Roneen wrote:This is a very interesting and Iine of thought you have elucidated. Especially the distinction between
Kensho and what you refer to as the "'Expansive, I am God', 'Make me one with everything'" experience
I hadn't really ever considered that the two experiences were unique? For example, in some mystical experiences communication is experienced in a sort of timelessness without the usual linear coherency one is accustomed to, say like reading letters and words in context to derive meaning. Somehow the cognitive process
appears to derive information supra-rationally from disparate; logically disconnected sources. In other experiences people purport to be God?! In the specific circumstance I am referring to an individual is able to enter a plane of consciousness were his written statements seem to imply an different meaning than what is plainly written in the text - a form of double-entendre which seems to have a self-emphasizing quality which enhances the secondary or alternate meaning of the statement for those able to pick up on it. Moreover this individual has some very base conversational proclivities which disparage women while inflating their own sense of worth. In short the individual is megalomanical and their words are hypnogogic and sexually excitatory. These types of influential characteristics make the person not only a danger to themselves but to others (which is why I made the Manson and Koresh comparison) and so I was looking for some information wherewith I could reason with individual.

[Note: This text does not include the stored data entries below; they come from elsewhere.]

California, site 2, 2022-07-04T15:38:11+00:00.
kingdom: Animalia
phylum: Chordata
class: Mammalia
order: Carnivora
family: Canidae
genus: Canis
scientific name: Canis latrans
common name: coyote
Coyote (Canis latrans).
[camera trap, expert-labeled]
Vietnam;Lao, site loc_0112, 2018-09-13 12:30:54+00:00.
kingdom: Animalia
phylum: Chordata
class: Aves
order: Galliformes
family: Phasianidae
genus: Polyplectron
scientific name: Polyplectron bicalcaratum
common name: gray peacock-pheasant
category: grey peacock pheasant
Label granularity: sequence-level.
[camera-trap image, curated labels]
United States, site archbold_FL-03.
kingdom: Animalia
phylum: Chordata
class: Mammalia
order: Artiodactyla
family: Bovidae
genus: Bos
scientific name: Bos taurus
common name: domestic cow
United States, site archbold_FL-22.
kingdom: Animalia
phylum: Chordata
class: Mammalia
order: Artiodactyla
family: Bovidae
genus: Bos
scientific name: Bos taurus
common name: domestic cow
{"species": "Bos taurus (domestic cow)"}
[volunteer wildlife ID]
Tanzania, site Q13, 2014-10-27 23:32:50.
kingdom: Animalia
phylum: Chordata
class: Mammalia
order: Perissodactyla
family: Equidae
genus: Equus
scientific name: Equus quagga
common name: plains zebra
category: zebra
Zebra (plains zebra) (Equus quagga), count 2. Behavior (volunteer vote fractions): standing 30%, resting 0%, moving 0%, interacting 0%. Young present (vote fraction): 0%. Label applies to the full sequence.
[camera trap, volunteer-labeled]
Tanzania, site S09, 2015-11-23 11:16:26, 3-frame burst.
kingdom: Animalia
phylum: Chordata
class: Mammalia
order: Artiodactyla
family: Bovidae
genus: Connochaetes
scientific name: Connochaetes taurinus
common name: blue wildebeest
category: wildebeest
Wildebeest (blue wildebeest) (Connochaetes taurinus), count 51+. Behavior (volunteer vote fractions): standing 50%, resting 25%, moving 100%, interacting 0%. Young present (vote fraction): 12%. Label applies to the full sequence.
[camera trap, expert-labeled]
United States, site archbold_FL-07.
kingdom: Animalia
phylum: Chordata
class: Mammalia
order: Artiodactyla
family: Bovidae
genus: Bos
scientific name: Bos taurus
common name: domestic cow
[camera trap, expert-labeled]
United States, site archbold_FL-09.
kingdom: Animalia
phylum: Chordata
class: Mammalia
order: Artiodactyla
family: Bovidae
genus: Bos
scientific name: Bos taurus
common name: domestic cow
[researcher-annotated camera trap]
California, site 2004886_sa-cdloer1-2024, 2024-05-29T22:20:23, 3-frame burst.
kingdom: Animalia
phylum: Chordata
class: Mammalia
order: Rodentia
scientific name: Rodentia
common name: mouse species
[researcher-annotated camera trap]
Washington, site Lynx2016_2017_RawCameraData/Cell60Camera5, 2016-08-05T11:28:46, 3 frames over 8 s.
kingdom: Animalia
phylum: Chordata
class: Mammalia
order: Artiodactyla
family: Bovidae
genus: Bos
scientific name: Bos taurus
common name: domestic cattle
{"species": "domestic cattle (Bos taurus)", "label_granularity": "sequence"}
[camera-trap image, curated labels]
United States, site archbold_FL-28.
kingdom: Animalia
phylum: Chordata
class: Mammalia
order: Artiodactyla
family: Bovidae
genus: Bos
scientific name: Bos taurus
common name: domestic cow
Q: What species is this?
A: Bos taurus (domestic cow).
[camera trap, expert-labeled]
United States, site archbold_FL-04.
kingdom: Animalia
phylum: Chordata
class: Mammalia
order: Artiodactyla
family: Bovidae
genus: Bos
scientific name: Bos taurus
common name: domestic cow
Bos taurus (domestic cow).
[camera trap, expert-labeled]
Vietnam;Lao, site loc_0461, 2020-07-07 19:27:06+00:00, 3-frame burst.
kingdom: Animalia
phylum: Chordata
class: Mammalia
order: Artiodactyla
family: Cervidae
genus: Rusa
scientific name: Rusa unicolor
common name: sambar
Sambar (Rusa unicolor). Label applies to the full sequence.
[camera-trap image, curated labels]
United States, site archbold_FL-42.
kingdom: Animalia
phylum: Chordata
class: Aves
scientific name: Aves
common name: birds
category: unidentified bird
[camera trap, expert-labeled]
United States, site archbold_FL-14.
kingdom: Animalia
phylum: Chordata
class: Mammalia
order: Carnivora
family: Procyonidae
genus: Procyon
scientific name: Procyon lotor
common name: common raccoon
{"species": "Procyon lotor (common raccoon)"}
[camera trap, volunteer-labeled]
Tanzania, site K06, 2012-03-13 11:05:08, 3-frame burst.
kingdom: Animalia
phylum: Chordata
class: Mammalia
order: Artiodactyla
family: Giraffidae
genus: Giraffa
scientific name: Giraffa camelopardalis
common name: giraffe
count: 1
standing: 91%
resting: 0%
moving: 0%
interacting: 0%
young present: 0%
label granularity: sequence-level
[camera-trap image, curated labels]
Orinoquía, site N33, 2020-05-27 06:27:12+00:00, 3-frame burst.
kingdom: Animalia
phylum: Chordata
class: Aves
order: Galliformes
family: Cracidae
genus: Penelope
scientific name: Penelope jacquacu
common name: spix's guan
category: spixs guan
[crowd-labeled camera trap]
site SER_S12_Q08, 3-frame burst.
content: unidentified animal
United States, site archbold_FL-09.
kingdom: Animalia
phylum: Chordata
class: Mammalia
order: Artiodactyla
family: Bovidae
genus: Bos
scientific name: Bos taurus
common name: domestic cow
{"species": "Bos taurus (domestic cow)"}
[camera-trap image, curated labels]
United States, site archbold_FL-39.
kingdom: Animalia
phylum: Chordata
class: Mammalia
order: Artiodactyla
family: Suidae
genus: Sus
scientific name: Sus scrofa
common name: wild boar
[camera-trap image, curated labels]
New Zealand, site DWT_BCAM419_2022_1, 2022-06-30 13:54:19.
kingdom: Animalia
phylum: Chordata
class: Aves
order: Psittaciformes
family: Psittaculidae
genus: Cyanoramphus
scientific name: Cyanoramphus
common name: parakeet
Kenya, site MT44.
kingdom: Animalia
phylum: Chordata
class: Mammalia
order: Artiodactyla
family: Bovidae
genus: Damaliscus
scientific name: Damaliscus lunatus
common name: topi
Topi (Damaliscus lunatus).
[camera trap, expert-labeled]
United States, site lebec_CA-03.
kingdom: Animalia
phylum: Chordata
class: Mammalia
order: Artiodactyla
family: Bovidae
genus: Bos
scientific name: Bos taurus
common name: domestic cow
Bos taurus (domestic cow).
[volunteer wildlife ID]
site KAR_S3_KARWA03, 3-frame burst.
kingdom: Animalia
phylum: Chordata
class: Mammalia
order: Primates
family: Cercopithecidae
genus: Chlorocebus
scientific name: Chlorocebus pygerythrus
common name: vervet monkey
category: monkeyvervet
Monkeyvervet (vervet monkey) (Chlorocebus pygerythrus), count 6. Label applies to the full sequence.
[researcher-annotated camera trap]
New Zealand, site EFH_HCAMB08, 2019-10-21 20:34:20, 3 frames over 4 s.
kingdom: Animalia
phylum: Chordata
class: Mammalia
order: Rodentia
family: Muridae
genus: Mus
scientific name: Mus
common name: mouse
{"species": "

"Oneness" experiences are not uncommon. They seem like they should be wisdom. But there's still "I, me, mine" in them...even if that "I" seems to be the universe, "me" seems inseparable from "you", and "mine" appears to be everything everywhere.
Best case scenario: arriving at that place, which is not without merit, one can take the further crucial step which drops even this so-called universal self. A teacher is important here.
In other cases we end up with someone who doesn't take that further step, but is still relatively benign: universal oneness and a bigger perspective are not such bad things, actually, so at least some spiritual figures who have had this experience deeply might not do harm. They could benefit some folks. It's just not liberation from our standpoint.
Worst case: one gets stuck in it and uses it to rationalize/feed deluded tendencies. The result is a spoiled child whose playground has suddenly become the entire universe, and whose toys are all people and all things. Add to this some amount of natural charisma, energetic power and so on and voila: instant cult leader.
Lots of kensho experiences folks think they've had are actually not it at all. Lots of folks who've recognized their nature do not undertake or continue the important cultivation afterward to return to it again and again, deepen and refine it, and embody it: a truly difficult and lifelong training.